I have a fever. At the moment the paracetamol are working, but the last time they wore off I heard mechanical dogs barking in my head every time I blinked. All my housemates are out having fun at a party that I'm supposed to be at, except for the Indian man opposite, who has locked his door for the first time ever, possibly because he heard me moaning to myself like a phantom. There is nothing to cheer me up except an almost-finished box of Baileys chocolates and one of those horrible bottles of Italian wine that off-licences buy for 20p and sell off for £3.99, which I bought when I was drunk.

I moved in two weeks ago with just a suitcase. None of the things in the suitcase (pretty dresses! My new shoes! A motley selection of 'Teach Yourself French' coursebooks and a giant Yoga book, the combined weight of which was like dragging around a corpse!) are of any use in this situation. I have no television or DVD player, which means I can't watch 'Breakfast at Tiffany's' for the hundredth time. The only MP3 player I have with me plays the same twenty songs on a loop until you lose your mind.

This means that I've spent the whole day marooned on my bed in the middle of my enormous, empty room like a shipwreck survivor, shivering and reading the books I bought from a second-hand bookshop the other day. It's six o'clock and so far I've read two.

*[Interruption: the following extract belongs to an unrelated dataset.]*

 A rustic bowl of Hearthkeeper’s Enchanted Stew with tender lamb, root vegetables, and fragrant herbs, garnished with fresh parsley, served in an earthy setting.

One was 'Hotel du Lac', which was about some wilted woman mooning around in Switzerland. It was depressing. The other was a vaguely porno book about a schoolgirl who is seduced by her sadistic pervert of an English teacher who ends up keeping her in his house as his sex slave. That was pretty depressing as well. I so wish I'd bought the moronic book about the woman who goes to Italy, has an affair with a totally normal man and eats lots of pasta.

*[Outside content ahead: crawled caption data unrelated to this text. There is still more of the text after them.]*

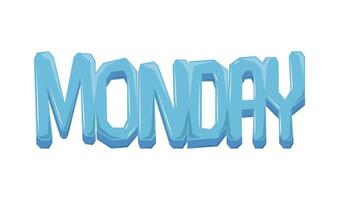 creative font of monday vector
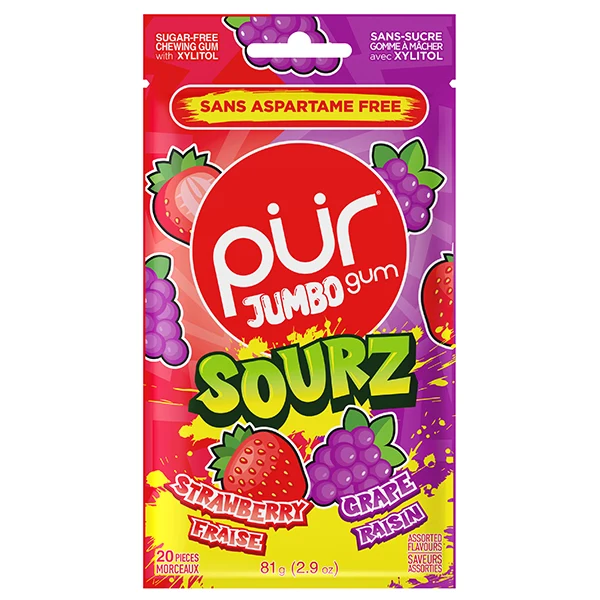 PUR - JUMBO GUM STRAWBERRY GRAPE 10x10x81 GR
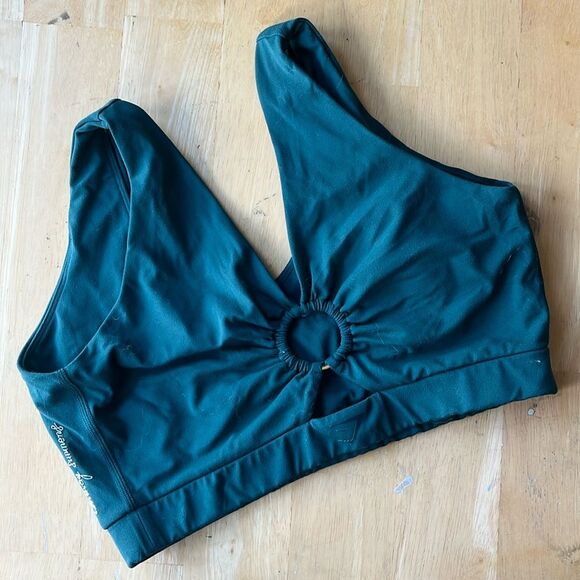 GYMSHARK x Whitney Simmons Forest Green Sports Bra V-Neck Medium Support Small - Picture 1 of 4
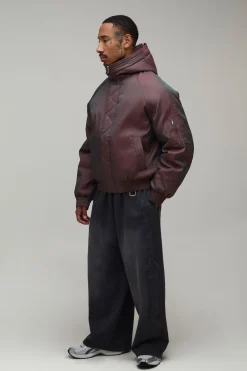Veste Bomber À Casynthétiqueche Zippée Iridescente Coupe Ample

I realise that this isn't a very exciting first blog entry. Yesterday I got locked into the school I work at for nearly an hour by the evil, psychopathic caretaker, set off all the alarms in a blind panic, hung out of the window pleading with passers-by for help in manner of Fay Wray and in order to escape had to clamber out onto the edge and leap to the ground whilst accidentally flashing my knickers at a pissed-off policeman. But I didn't have a blog yesterday, and besides, that now seems like aeons ago.

It's like a sci-fi comic story I once read when I was a kid about a plane that crashes on an island peopled by weirdos in top hats, canes and funny moustaches, and the only thing there is to eat on the island is some strange seaweed. When our plane crash survivors manage to get back to New York a month or so later, it is full of flying cars and buildings that look like space hoppers.

My illness is just like that seaweed, only in reverse.